In an interview with The Intercept, Tlaib, the Michigan Democrat elected last month to Congress, compared Israel's policy in the West Bank to the racial segregation practiced in the southern United States against blacks.
“I want us to see that segregation and how that has really harmed us being able to achieve real peace in that region,” Tlaib explained. “I don’t think AIPAC provides a real, fair lens into this issue. It’s one-sided. … (They) have these lavish trips to Israel, but they don’t show the side that I know is real, which is what’s happening to my grandmother and what’s happening to my family there.”
According to Tlaib, the tour she plans will focus on issues related to the Palestinians, such as the detention of minors, education and poverty. She noted that it is possible that during the tour the legislators will visit her ancestral village, Beit Ur al-Foqa, in the Ramallah area.
Tlaib also declared for the first time her support for the BDS Movement to boycott Israel. "I personally support the BDS movement," she told the website. She said the boycott would bring attention to "issues like the racism and the international human rights violations by Israel right now."

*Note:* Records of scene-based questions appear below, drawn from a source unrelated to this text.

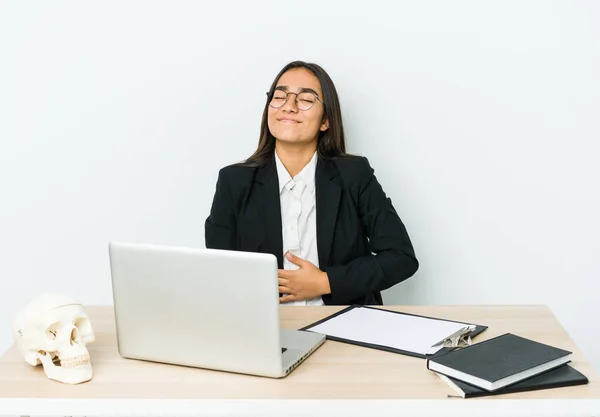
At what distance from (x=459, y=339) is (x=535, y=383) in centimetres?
28

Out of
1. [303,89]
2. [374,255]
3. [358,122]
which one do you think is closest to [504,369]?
[374,255]

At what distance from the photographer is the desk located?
1427 mm

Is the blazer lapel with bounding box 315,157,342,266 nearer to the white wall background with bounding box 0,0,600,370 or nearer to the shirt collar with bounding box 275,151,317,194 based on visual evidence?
the shirt collar with bounding box 275,151,317,194

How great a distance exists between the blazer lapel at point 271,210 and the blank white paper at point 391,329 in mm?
574

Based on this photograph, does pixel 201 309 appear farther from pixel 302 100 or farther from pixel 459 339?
pixel 302 100

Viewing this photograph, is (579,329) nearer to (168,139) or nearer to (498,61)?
(498,61)

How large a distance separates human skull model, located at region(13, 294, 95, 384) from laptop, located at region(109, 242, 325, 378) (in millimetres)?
97

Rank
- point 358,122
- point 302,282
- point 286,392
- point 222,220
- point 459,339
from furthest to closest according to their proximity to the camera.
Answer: point 358,122 → point 222,220 → point 302,282 → point 459,339 → point 286,392

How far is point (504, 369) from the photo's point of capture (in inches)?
58.8

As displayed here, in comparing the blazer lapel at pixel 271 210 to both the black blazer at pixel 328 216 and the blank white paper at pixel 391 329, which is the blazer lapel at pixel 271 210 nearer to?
the black blazer at pixel 328 216

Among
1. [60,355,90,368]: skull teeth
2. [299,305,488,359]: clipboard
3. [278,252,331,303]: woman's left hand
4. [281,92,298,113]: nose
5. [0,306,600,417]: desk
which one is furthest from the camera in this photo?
[281,92,298,113]: nose

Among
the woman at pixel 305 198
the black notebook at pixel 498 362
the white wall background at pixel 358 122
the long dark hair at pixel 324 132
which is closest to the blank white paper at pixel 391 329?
the black notebook at pixel 498 362

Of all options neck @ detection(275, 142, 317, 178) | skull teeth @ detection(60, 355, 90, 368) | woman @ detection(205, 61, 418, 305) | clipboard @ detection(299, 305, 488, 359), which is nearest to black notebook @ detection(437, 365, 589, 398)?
clipboard @ detection(299, 305, 488, 359)

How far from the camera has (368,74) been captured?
2.79 m
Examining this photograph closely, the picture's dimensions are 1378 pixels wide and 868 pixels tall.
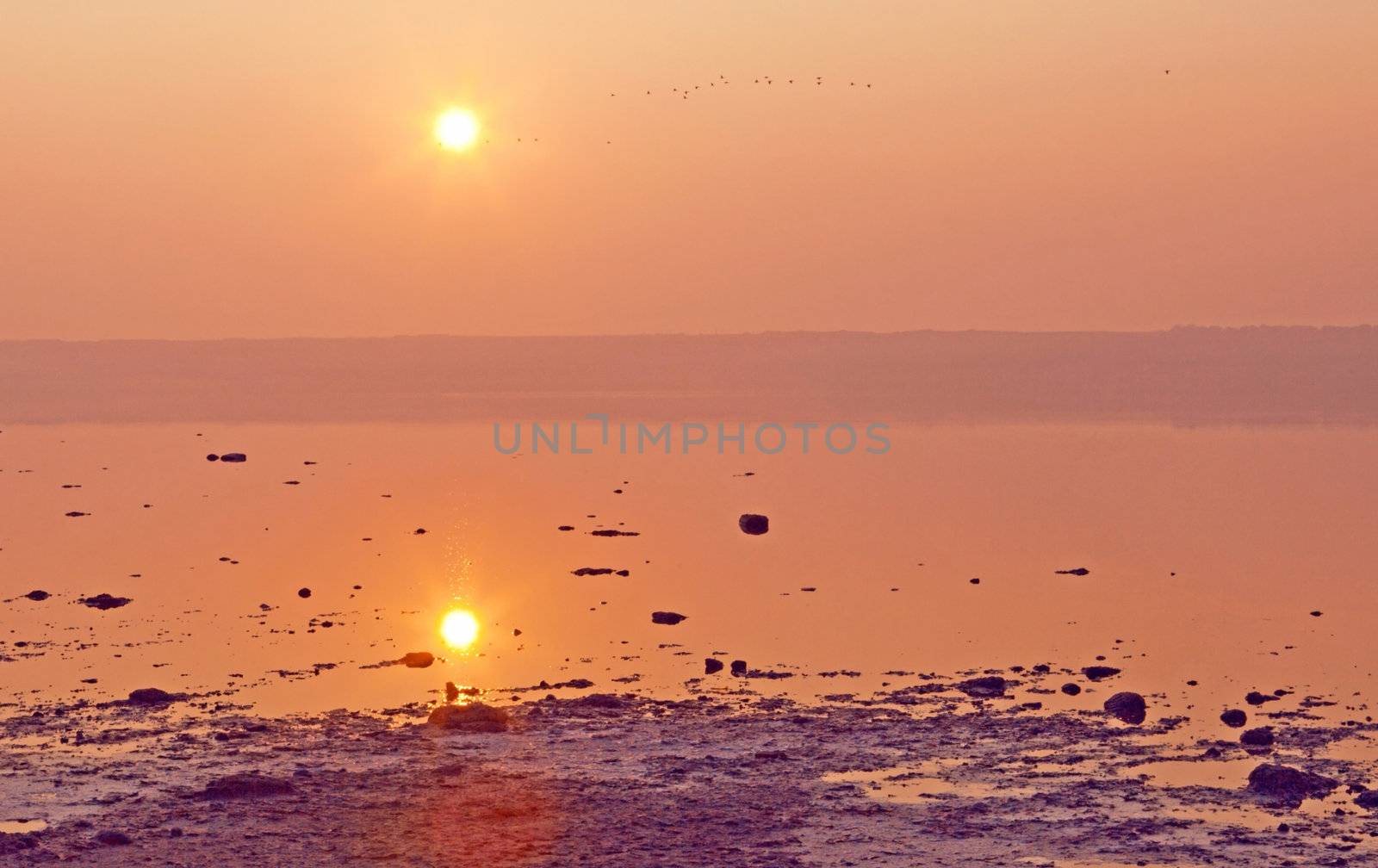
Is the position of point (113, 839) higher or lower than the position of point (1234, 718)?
lower

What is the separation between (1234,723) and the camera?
17406 millimetres

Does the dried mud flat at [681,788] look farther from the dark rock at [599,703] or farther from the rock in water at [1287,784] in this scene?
the rock in water at [1287,784]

Her declaration of support for BDS could make it difficult for the US legislator to enter Israel, in light of the law recently passed by the Knesset prohibiting entry into Israel of those who call for boycotting the state. In the United States, too, there is an attempt to ban the boycott movement. According to the report, the US Congress has promoted a bill on the matter.
Tlaib is the second elected legislator to announce her support for BDS. Ilhan Omar, a Somali-American representing Minnesota, has in the past called Israel an "Apartheid regime" and expressed support for boycott measures. However, during her election campaign, Omar softened her statements and claimed that the boycott of Israel was not helpful and that its right to exist should be recognized.
AIPAC offers separate trips for members of Congress from both the Democratic and the Republican parties. Rep. Steny Hoyer, D-Md, told the Intercept website that he intends to continue leading AIPAC tours to Israel in the future.
“While it has not yet been planned, Mr. Hoyer intends to once again serve as the senior member on a delegation of Members of Congress to Israel next year,” said Annaliese Davis, a spokesperson for Hoyer.
“The delegation trip to Israel is an opportunity for freshmen Members of Congress to learn more about regional threats and dynamics in the Middle East and the complexities of the Israeli-Palestinian conflict,” Davis wrote in a statement.
The organizers of the AIPAC trip, she added, “work hard to show both sides of that conflict,” including meetings with Palestinian leadership, the Israeli advocacy group Peace Now, and “Israeli leaders from across the ideological spectrum.”
The website published some interesting data on AIPAC's tours in Israel, noting that over the last decade the lobby spent $12.9 million to take 363 lawmakers and 657 parliamentary assistants on the Israel tours. According to the site, the average cost is around $9,300 to $10,500 per participant—a price that includes a business class flight and accommodation in a luxury hotel in Jerusalem. Legislators are invited to bring along one family member.
Tlaib's statement in support of BDS is perhaps another sign of the growing gap between many Democrats in Congress and the Democratic leadership, which continues to express its support for Israel.
“Palestinian rights are being integrated into the broader progressive agenda. It’s becoming almost standard that if you support single-payer health care and climate justice, you’ll support Palestinian rights,” said Rebecca Vilkomerson, the executive director of Jewish Voice for Peace.